Section:  Avodah   Category: Innocent Observations
A Closer Look at Torah vs. Mivater - Leveling The Playing Field
One of the hardest things in the life, and something we don't achieve often enough, is to be Mivater, to give in when we know we are right and the other party is wrong. The completion of this great act is holding our tongue, and keeping our righteousness to ourselves. We may do it often for small things, but how many times in our lives can we say that when push comes to shove we act with true nobility, crushing our overwhelming emotions, and letting the other side win?

This is one of the great acts that a person can do in this world. In fact Chazal say that the world hangs on such moments. Toleh Eretz Al Blima, which Chazal interpret to mean the world hangs on the merit of the person who puts the brakes on his mouth during an argument.

Yet at the same time Chazal tell us that Talmud Torah Kneged Kulan, Torah is the greatest mitzva of them all. This means each and every word of Torah.  So how is it that a person can learn for many hours each day as part of his daily routine and each word he learns is greater than this rare event that requires such a tremendous amount of courage?

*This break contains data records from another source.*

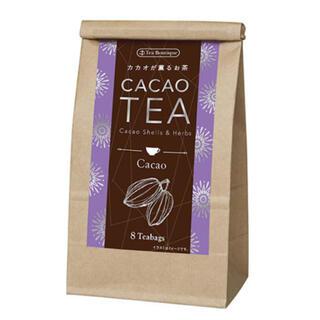 カカオティー 8包入り(茶)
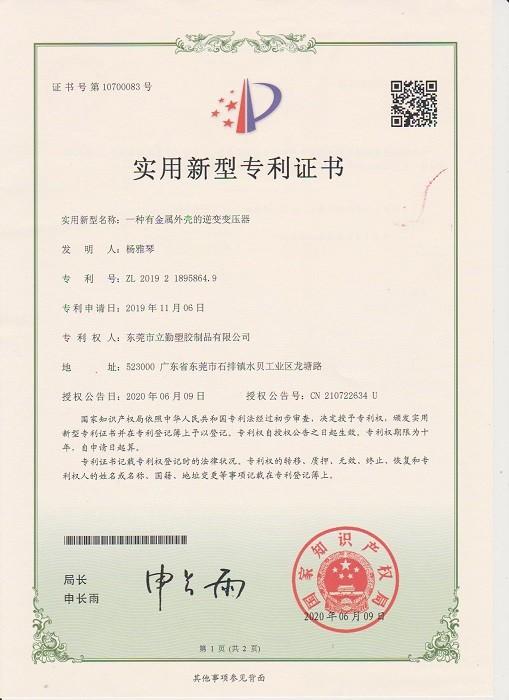 実用新案特許証明書-金属ケーシング付きインバーター変圧器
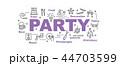 アイコン お誕生日 バースデーのイラスト 44703599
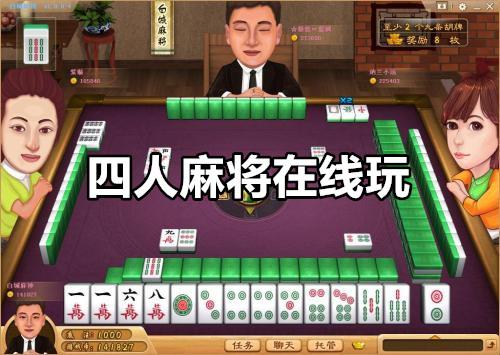 四人麻将在线玩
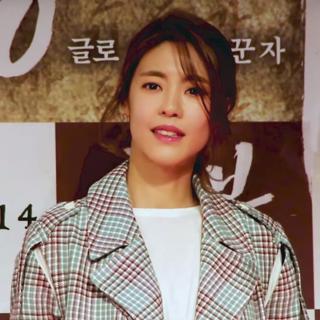 Lee Yoon-ji South Korean actress
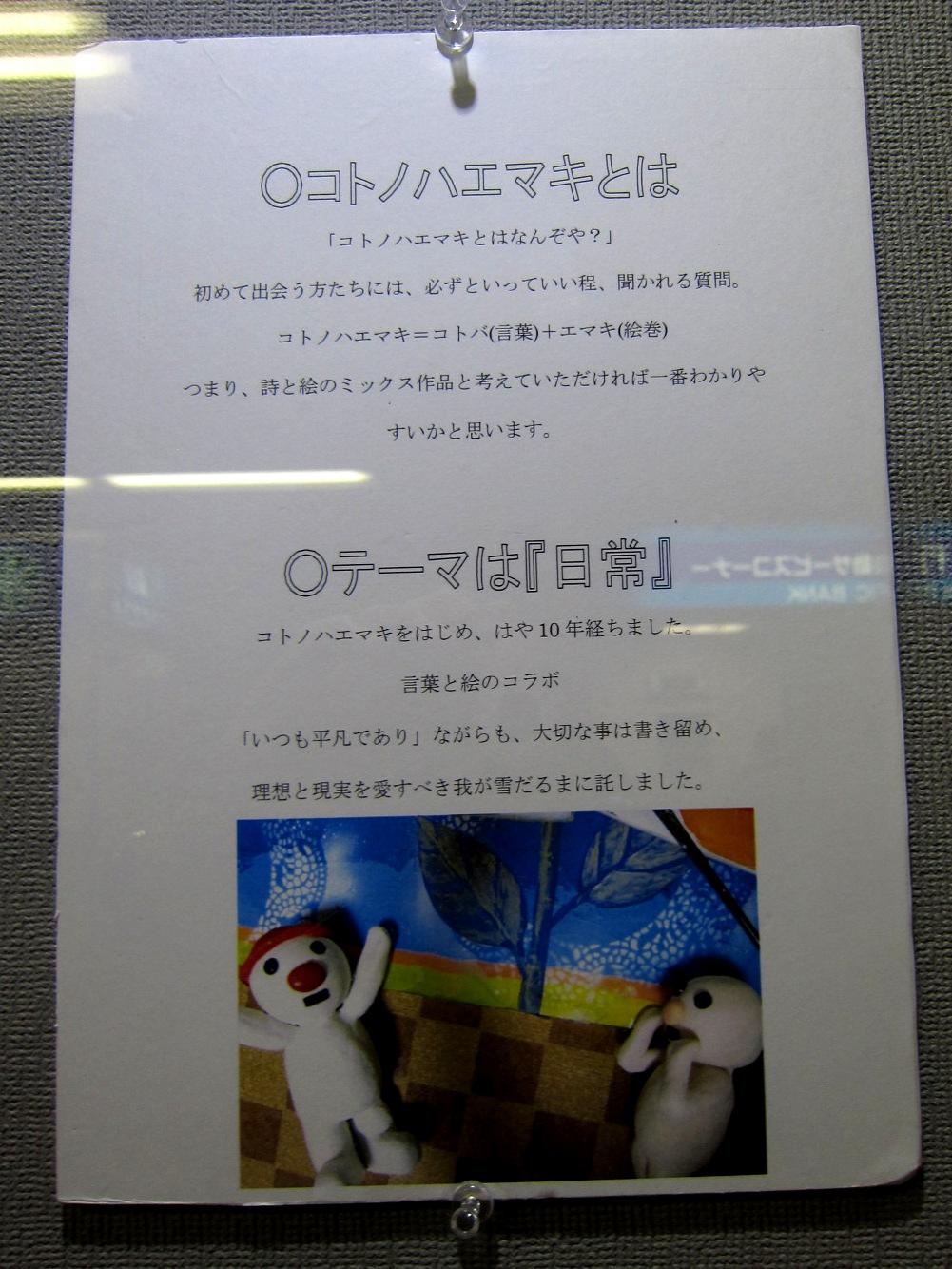 2216)「(YUKO個展)コトノハエマキinメトロギャラリ-」 円山公園駅メトロg. 9月4日(水)~9月26日(木) _f0126829_0183395.jpg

Maybe the question is based on faulty assumptions but let's try to answer it on its face. Where does the courage to stifle oneself come from? It comes from a belief that there is more to this world than meets the eye, for if one didn't believe that they would never give in. We would need to win every point in life since nothing is to be gained from losing. This all comes from true belief in Hashem which comes from learning Torah. So in essence, being mivater is the fruit of Torah learning. For if one were to learn Torah and never be mivater it would show that the Torah is merely an intellectual exercise and not what Hashem had in mind. Being Mivater a single time is the product of hundreds or thousands of hours of Torah study. It is what gives each word that we learned its life.  Being Mivater is an act that validates our Torah and is not separate from it.  Only now does our Torah outweigh everything else.

Another possible approach is that while each mitzva carries its own weight, not every time we do the mitzva is it the same. There are many factors that go into the type of mitzva that comes out, mainly how much effort was put in. So you can have words of Torah that are worth more than others. The same applies to all mitzvos. In order to make a fair comparison between two mitzvos one would have to make sure all other variables remain the same. In our case by definition being mivater is done with incredible Mesiras Nefesh. One is nullifying himself completely at the moment of Vitur, which take remarkable character. Surely every word of Torah learned with the same dedication is worth more, but maybe not so the ones learned casually.